* _Text to read_:
Oh the flip side, if you’ve already sold services as a freelancer, coach, or teacher, and you’ve done that successfully, you already know that you have a valid course idea. For every one person who is willing to pay your full one-on-one rates, there are at least ten more who would love to hire you but can’t afford you. That’s the perfect opportunity for a DIY course that helps people through your process at a lower price point!

Let’s look at some scenarios you might find yourself in and what those scenarios have going for them.

You’ve taught your skill to other people = YES, your idea is a good candidate for an online course!

Again, having a skill and knowing how to teach that skill are two very different things, and you need to have both to build a great course. It’s possible to be an incredibly gifted freelancer or creative and still find it very challenging to turn what works for you into a system that works for your students.

So if you’re already teaching this skill to others in some capacity, you’re probably in a great position to launch an online course!

For example, this might mean:

  • You’ve taught it in a “traditional” education setting, like in schools or colleges
  • You’ve lead virtual or in-person workshops or webinars where you’ve taught this skill
  • You’ve been hired (as a teacher, tutor, mentor, consultant, etc.) to teach people this skill
  • You’re a successful blogger or Youtuber on this topic with a healthy following of fans

Why this is a great fit for an online course:

  • You’ve already nailed down an effective method for teaching this topic to others and you know that it gets results
  • You already know there is a demand for this training because people have hired you to teach them or you’ve built a big following

You’ve sold this skill as a 1-on-1 DFY (done for you) client service = YES, your idea is a good candidate for an online course!

This is an ideal scenario for creating an online course because it means you already have a “pre-validated” course idea. You’re offering this service to clients, you have an established method for delivering this service, and your clients are paying you to do it. That’s a fantastic position to be in!

* _Given data_:

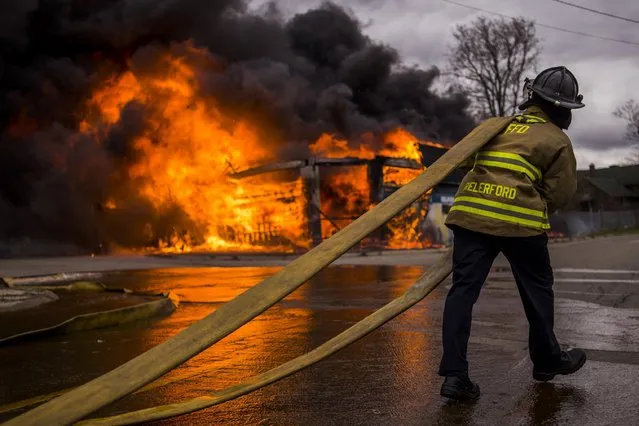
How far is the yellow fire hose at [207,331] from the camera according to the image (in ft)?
8.05

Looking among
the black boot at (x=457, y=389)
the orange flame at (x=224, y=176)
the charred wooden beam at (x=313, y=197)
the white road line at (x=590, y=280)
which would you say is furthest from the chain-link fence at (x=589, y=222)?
the black boot at (x=457, y=389)

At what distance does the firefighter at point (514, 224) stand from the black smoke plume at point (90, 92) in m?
21.1

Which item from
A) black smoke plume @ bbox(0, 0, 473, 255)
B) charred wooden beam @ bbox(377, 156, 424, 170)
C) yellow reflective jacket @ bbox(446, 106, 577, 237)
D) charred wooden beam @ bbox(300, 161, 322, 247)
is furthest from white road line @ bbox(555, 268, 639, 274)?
black smoke plume @ bbox(0, 0, 473, 255)

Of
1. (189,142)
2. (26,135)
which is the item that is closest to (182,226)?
(189,142)

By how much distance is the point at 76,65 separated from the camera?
28.2m

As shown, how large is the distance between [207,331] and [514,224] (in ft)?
5.38

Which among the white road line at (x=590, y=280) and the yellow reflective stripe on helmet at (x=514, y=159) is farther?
the white road line at (x=590, y=280)

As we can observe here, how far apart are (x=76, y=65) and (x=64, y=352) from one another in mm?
25651

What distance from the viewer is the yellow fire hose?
245cm

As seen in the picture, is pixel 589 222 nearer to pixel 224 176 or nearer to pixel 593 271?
pixel 224 176

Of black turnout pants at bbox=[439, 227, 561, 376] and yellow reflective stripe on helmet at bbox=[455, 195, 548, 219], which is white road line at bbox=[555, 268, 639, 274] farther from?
yellow reflective stripe on helmet at bbox=[455, 195, 548, 219]

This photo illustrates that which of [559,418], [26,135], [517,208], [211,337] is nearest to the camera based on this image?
[211,337]

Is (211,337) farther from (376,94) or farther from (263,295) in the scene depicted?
(376,94)

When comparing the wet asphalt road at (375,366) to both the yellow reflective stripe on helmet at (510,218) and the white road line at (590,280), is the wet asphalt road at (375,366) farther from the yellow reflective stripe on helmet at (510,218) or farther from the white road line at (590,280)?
the white road line at (590,280)
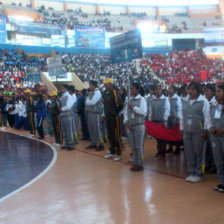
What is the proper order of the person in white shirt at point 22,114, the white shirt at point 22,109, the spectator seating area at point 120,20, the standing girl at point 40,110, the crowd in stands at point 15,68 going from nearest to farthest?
the standing girl at point 40,110
the white shirt at point 22,109
the person in white shirt at point 22,114
the crowd in stands at point 15,68
the spectator seating area at point 120,20

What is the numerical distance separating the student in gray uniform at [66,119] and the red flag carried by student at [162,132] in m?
2.37

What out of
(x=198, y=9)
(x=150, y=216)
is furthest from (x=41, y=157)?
(x=198, y=9)

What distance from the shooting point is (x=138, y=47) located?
21.3ft

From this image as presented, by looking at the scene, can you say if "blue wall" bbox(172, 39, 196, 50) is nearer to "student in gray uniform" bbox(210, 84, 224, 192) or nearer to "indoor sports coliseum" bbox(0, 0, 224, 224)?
"indoor sports coliseum" bbox(0, 0, 224, 224)

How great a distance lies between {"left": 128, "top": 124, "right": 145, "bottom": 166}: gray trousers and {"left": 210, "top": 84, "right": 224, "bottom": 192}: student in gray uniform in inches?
59.7

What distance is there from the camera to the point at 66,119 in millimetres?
7738

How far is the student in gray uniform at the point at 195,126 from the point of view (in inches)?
179

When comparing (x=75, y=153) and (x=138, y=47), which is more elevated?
(x=138, y=47)

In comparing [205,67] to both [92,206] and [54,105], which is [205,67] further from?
[92,206]

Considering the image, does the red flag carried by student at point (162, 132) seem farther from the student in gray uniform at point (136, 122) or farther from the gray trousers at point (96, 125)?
the gray trousers at point (96, 125)

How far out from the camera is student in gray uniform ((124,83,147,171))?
5445 millimetres

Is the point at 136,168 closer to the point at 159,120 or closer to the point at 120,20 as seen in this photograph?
the point at 159,120

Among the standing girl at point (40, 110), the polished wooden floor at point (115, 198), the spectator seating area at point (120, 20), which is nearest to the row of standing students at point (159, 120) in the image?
the polished wooden floor at point (115, 198)

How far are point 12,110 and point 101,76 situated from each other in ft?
44.7
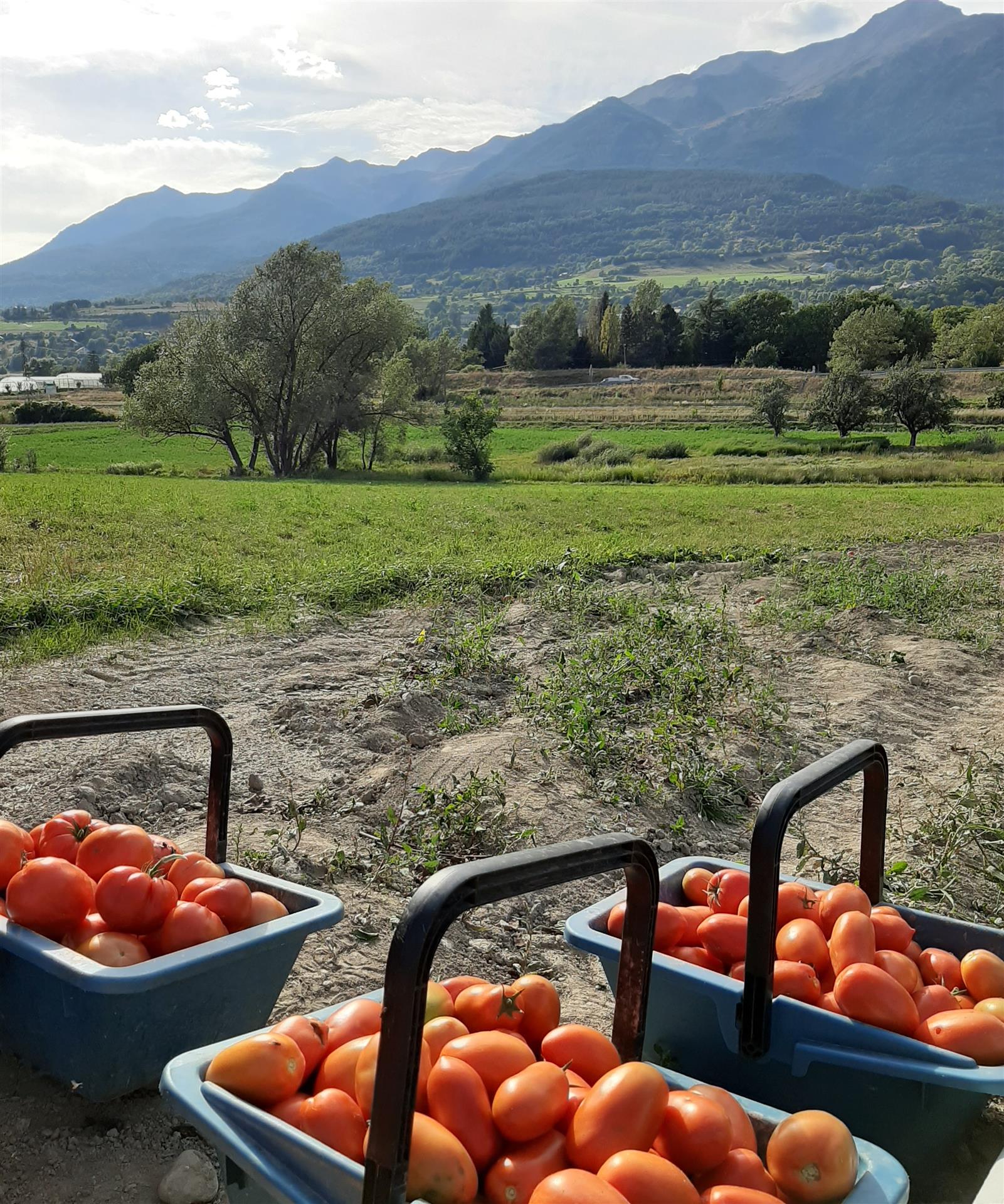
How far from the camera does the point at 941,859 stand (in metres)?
4.23

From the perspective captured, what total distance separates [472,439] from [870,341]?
65.1 meters

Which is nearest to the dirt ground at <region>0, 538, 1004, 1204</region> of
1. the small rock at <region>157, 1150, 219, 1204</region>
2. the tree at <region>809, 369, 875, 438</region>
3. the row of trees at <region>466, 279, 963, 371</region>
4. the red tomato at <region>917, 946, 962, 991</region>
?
the small rock at <region>157, 1150, 219, 1204</region>

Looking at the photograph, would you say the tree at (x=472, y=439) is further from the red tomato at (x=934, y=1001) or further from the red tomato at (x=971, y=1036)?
the red tomato at (x=971, y=1036)

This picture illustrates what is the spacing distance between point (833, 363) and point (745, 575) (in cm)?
8279

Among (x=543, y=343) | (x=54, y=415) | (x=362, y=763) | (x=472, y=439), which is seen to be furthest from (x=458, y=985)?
(x=543, y=343)

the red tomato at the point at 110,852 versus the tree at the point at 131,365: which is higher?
the tree at the point at 131,365

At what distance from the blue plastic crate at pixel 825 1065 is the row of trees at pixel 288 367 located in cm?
4235

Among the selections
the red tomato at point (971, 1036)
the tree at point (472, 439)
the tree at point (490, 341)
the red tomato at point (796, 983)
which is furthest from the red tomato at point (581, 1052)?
the tree at point (490, 341)

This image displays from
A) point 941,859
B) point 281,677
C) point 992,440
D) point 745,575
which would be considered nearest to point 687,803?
point 941,859

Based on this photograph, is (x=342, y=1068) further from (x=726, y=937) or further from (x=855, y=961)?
(x=855, y=961)

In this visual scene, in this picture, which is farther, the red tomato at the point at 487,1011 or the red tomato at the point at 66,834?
the red tomato at the point at 66,834

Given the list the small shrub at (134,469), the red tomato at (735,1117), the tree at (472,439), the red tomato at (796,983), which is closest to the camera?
the red tomato at (735,1117)

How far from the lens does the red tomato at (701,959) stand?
8.43 ft

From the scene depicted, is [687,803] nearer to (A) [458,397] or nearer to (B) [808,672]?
(B) [808,672]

* _Task statement_: Please repeat the passage on online course ideas word for word, giving everything from "Again, having a" down to "launch an online course!".

* _Output of the task_:
Again, having a skill and knowing how to teach that skill are two very different things, and you need to have both to build a great course. It’s possible to be an incredibly gifted freelancer or creative and still find it very challenging to turn what works for you into a system that works for your students.

So if you’re already teaching this skill to others in some capacity, you’re probably in a great position to launch an online course!